● Extract:

++++++++++++++++++++

5 pounds! Yay me! I have struggled with my weight over the past year and a half. It started when I had my gallbladder removed in November of 2009 (or, more accurately, while I wasn’t feeling well in the months prior). I was at my Weight Watchers goal weight until about this time. My doctors originally thought I had a stomach ulcer, so nothing acidic or spicy was allowed. As it got worse, it hurt when I ate. I was miserable. So I turned to comfort food. After feeling bad, hurting, and not really being able to eat most fruits or anything I liked, I had had it. So, pasta became a main staple. Pasta and cheese.
I didn’t do too bad until my gallbladder was removed because I wasn’t able to eat a lot. But then, THEN, I could eat and it DIDN’T hurt! It was great! Then came my birthday, anniversary, Thanksgiving, Christmas, New Years… I gained 10 pounds. And that’s pretty much the weight I’m at now. I had gained a few more of the course of the year. I just couldn’t get my mind back into the Weight Watchers mentality. Honestly, I was hungry before. I turned down things I really wanted. I showed incredible will power for a year. I literally couldn’t do it any more.
So I did a decent job on maintaining it, creeping up 5 pounds and then creeping back down. I have yoyoed those 5 pounds over and over again, except during the holidays when I actually went up a few more.

++++++++++++++++++++

● Source records:
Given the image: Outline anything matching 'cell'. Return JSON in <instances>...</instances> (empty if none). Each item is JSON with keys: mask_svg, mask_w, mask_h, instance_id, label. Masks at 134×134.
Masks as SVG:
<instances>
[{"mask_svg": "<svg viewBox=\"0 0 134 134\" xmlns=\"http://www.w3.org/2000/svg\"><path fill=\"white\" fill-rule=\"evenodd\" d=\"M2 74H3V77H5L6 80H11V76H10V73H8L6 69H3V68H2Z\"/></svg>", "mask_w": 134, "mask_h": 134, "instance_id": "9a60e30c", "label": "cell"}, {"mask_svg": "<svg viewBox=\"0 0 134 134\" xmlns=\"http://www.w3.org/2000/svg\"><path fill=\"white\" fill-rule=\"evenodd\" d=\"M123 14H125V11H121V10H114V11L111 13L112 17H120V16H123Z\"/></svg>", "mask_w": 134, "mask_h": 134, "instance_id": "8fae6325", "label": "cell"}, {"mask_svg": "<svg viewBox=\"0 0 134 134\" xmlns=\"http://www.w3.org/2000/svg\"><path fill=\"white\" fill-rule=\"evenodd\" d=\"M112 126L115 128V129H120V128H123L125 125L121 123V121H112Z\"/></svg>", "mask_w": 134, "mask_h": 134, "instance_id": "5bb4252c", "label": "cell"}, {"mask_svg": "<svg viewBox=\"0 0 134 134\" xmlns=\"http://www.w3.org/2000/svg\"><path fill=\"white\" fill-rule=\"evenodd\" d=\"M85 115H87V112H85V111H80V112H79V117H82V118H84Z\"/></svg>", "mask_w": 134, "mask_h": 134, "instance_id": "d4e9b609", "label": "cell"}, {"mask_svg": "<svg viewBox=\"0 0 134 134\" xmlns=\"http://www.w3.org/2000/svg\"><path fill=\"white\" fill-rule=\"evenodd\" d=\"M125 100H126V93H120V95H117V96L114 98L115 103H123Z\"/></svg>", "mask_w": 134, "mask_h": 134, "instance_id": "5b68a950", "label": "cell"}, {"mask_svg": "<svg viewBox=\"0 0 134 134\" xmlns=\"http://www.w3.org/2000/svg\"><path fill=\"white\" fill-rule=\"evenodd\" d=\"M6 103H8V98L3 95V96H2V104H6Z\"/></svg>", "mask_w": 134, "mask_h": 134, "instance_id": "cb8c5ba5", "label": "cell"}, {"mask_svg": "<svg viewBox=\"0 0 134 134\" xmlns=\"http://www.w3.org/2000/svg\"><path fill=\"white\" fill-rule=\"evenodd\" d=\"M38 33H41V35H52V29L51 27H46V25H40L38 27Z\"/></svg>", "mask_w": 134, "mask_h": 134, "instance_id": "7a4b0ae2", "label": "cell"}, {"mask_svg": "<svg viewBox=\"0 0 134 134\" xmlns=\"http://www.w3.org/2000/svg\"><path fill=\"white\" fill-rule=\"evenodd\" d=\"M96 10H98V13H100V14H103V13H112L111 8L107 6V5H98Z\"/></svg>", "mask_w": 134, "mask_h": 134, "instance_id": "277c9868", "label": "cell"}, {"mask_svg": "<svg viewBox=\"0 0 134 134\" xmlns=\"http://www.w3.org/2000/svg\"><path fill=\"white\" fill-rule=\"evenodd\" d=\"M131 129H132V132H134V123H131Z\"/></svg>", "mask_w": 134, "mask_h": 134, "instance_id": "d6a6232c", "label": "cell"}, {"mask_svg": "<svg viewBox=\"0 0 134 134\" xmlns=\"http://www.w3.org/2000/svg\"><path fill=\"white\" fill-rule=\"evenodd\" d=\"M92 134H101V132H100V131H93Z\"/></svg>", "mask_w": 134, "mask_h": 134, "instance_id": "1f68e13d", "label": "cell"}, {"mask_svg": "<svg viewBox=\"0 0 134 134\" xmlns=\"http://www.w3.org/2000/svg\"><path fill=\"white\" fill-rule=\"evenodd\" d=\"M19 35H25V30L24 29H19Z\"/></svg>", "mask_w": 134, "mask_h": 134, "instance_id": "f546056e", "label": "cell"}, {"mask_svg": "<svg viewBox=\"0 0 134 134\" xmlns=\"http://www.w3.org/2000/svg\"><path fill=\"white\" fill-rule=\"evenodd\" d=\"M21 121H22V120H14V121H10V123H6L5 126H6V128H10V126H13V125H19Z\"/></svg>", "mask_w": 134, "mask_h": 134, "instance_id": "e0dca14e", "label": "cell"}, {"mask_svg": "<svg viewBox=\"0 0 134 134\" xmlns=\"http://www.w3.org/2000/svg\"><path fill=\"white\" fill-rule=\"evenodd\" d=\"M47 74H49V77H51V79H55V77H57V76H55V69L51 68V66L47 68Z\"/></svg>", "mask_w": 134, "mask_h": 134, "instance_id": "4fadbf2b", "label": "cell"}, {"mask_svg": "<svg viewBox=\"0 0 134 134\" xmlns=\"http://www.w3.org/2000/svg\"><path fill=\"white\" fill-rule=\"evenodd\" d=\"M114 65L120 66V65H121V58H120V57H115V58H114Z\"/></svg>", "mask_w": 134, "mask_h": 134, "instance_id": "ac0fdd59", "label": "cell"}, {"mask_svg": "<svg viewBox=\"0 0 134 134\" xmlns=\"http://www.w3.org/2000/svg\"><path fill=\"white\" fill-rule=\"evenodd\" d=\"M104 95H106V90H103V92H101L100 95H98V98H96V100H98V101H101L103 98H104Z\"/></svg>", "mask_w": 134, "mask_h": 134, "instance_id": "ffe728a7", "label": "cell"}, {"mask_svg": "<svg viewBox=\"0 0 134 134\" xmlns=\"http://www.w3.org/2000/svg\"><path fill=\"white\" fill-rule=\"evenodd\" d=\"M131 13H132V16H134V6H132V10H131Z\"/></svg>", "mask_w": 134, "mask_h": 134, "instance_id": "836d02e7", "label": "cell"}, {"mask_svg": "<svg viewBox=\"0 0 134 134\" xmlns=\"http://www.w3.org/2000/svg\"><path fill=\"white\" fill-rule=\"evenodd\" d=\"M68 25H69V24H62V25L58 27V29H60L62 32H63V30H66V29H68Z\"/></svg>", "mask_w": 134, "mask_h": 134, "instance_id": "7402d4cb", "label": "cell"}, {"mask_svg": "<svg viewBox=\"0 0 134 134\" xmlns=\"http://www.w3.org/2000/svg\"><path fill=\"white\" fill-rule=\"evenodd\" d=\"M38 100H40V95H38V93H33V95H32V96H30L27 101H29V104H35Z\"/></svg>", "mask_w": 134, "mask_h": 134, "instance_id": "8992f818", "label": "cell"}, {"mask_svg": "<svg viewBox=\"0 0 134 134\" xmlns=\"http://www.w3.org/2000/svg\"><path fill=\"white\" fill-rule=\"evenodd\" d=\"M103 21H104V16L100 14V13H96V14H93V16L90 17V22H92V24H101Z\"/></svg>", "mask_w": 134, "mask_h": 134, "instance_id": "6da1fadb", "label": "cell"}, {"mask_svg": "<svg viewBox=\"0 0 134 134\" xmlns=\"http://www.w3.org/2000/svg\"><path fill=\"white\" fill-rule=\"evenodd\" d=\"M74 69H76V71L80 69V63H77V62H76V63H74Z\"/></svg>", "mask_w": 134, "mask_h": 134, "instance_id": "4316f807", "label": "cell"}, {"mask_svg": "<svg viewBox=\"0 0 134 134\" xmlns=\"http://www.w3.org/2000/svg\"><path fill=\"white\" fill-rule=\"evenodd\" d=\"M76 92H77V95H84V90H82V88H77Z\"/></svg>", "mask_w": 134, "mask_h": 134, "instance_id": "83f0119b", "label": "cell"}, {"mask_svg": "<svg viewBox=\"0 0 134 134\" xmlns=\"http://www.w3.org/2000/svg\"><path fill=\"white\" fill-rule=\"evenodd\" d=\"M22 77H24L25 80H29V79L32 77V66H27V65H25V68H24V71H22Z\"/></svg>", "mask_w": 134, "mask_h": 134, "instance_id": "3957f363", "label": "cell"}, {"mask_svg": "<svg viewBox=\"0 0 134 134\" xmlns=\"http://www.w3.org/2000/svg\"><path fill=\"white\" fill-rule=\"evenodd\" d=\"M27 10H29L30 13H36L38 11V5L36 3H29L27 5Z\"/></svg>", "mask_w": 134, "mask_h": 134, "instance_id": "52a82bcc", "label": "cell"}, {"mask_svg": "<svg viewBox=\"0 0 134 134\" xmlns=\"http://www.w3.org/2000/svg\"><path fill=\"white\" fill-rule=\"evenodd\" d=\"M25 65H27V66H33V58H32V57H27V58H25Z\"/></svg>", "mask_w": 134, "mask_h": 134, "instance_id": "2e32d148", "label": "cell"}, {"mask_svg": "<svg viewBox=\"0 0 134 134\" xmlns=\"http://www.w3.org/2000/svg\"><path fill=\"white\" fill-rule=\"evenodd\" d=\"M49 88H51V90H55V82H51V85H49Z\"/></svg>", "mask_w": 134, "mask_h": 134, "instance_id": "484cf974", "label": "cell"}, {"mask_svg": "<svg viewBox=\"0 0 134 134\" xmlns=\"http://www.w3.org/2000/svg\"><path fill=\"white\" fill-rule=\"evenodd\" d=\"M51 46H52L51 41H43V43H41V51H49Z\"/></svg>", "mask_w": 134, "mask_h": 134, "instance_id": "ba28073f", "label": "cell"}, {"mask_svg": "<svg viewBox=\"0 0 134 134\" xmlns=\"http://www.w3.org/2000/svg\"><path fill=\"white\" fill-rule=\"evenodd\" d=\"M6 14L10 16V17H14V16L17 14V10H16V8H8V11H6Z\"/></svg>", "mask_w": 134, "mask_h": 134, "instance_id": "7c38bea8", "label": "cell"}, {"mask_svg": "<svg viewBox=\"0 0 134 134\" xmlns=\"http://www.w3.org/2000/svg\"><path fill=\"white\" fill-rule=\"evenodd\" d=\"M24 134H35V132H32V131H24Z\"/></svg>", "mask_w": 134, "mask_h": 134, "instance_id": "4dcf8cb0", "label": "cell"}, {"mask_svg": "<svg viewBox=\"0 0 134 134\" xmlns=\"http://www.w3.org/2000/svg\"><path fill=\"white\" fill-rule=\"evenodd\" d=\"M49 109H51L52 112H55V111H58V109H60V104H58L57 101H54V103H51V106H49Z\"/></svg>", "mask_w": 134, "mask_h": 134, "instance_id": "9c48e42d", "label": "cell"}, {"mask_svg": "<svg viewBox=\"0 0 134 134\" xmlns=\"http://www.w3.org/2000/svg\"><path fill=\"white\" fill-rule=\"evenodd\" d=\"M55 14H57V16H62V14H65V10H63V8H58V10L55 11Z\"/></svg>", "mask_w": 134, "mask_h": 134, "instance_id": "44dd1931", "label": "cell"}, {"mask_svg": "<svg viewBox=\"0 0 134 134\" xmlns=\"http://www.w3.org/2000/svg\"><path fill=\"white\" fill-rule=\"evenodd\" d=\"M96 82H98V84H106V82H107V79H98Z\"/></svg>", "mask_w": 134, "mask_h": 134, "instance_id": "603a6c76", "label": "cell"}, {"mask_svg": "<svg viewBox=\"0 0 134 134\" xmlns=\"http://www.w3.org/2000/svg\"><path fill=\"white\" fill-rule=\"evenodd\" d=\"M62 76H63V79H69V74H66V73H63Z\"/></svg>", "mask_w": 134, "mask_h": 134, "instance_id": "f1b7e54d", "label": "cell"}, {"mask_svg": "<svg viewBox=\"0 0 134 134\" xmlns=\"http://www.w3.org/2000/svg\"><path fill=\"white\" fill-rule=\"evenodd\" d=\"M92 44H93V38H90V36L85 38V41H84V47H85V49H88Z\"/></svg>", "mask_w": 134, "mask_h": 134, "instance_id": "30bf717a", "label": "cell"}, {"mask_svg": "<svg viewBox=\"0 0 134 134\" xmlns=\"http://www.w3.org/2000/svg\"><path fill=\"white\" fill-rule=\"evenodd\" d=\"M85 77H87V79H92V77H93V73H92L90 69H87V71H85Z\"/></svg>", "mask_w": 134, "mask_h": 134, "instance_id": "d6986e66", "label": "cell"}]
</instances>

++++++++++++++++++++

● Questions:
(A) In the post about weight, what did the doctors first think was causing the writer's trouble?
(B) Return everything in the post about weight from "I didn’t do" down to "it any more.".

● Task responses:
(A) A stomach ulcer.

(B)
I didn’t do too bad until my gallbladder was removed because I wasn’t able to eat a lot. But then, THEN, I could eat and it DIDN’T hurt! It was great! Then came my birthday, anniversary, Thanksgiving, Christmas, New Years… I gained 10 pounds. And that’s pretty much the weight I’m at now. I had gained a few more of the course of the year. I just couldn’t get my mind back into the Weight Watchers mentality. Honestly, I was hungry before. I turned down things I really wanted. I showed incredible will power for a year. I literally couldn’t do it any more.